We live in an age where we are encouraged to spy on our neighbors, co-workers and friends. It's all about conformity and ratting out anyone who dares to do something other than the ordinary.
Well, maybe not exactly, as we don't like those damn whistleblowers like Wikileaks that dare to expose our government's deep, dark, dirty secrets. The last thing we seem to want is to know just what our government does in our name. We certainly don't want someone like Bradley Manning letting the world know that the United States violated just about every international convention regarding torture and the treatment of alleged enemy combatants.
Now the paranoia patrol has come to Houston. Just take a gander at the new iWatch Harris County mobile phone app. Now the shiny gadget brigade has the ability to watch crime and rat out those suspicious looking folk they see hanging about.

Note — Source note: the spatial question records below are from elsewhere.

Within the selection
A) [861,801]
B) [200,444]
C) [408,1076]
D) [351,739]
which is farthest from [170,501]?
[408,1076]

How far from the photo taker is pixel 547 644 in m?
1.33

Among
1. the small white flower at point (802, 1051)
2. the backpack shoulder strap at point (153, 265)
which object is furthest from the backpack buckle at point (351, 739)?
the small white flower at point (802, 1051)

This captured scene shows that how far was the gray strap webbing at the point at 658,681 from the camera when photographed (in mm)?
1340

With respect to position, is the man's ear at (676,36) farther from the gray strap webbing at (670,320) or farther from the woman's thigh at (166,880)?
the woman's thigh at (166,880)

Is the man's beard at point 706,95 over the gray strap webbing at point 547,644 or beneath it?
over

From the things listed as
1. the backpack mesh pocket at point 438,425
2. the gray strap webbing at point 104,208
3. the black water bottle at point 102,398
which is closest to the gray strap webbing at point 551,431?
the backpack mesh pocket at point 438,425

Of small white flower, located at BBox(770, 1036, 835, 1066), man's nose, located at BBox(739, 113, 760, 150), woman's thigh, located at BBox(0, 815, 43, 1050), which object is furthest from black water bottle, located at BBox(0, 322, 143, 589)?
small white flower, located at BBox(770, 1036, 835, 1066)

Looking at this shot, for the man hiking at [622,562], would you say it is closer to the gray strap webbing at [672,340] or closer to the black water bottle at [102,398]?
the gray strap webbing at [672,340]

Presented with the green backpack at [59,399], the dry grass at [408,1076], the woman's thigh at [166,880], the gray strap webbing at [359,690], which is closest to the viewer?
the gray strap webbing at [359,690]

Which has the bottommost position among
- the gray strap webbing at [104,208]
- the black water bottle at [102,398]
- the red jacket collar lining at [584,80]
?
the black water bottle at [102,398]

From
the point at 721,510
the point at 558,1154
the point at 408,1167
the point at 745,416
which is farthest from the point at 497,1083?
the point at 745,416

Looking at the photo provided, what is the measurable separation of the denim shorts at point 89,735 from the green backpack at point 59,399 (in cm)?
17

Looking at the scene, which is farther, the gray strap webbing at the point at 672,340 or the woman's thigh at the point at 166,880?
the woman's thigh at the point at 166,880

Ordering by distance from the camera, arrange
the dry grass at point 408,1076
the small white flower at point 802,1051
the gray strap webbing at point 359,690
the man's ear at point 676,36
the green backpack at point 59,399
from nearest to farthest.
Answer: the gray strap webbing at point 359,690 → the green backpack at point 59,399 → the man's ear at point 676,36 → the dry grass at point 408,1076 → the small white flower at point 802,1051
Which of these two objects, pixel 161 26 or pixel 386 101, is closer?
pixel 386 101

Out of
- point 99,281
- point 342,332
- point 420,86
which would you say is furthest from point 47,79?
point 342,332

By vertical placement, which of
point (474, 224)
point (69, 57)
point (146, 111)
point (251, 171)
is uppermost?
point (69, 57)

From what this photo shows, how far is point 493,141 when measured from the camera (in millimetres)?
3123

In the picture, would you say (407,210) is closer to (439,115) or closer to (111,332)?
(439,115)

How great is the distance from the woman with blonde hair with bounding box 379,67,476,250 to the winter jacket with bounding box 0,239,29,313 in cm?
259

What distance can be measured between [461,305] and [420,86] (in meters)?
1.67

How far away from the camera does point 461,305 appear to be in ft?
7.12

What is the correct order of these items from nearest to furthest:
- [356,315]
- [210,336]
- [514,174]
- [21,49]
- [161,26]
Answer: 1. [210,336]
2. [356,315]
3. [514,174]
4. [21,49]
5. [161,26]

Just think, it's even easier to spy on your neighbors and that hippy do-gooder living down the street. What better way to get around that pesky little Fourth Amendment than having normal everyday citizens poking their noses into everyone else's business? After all, the Fourth Amendment just protects us against overreaching by the state.
In Texas, however, we do at least have the additional protection of Article 38.23 of the Texas Code of Criminal Procedure that allows a jury to exclude any evidence that was obtained illegally - whether by the police or a private citizen. That is, if you can convince a jury to ignore the bad stuff your client did and focus in on the actions of the other party.
I wonder if the app will allow someone to report incidents of police brutality. What about illegal searches and pretextual stops? Testilying on the stand? Probably not.
Most people who haven't really read 1984 will tell you that government control was the main point of the book, but to me the scariest people were the citizen informers. This is a depressing development.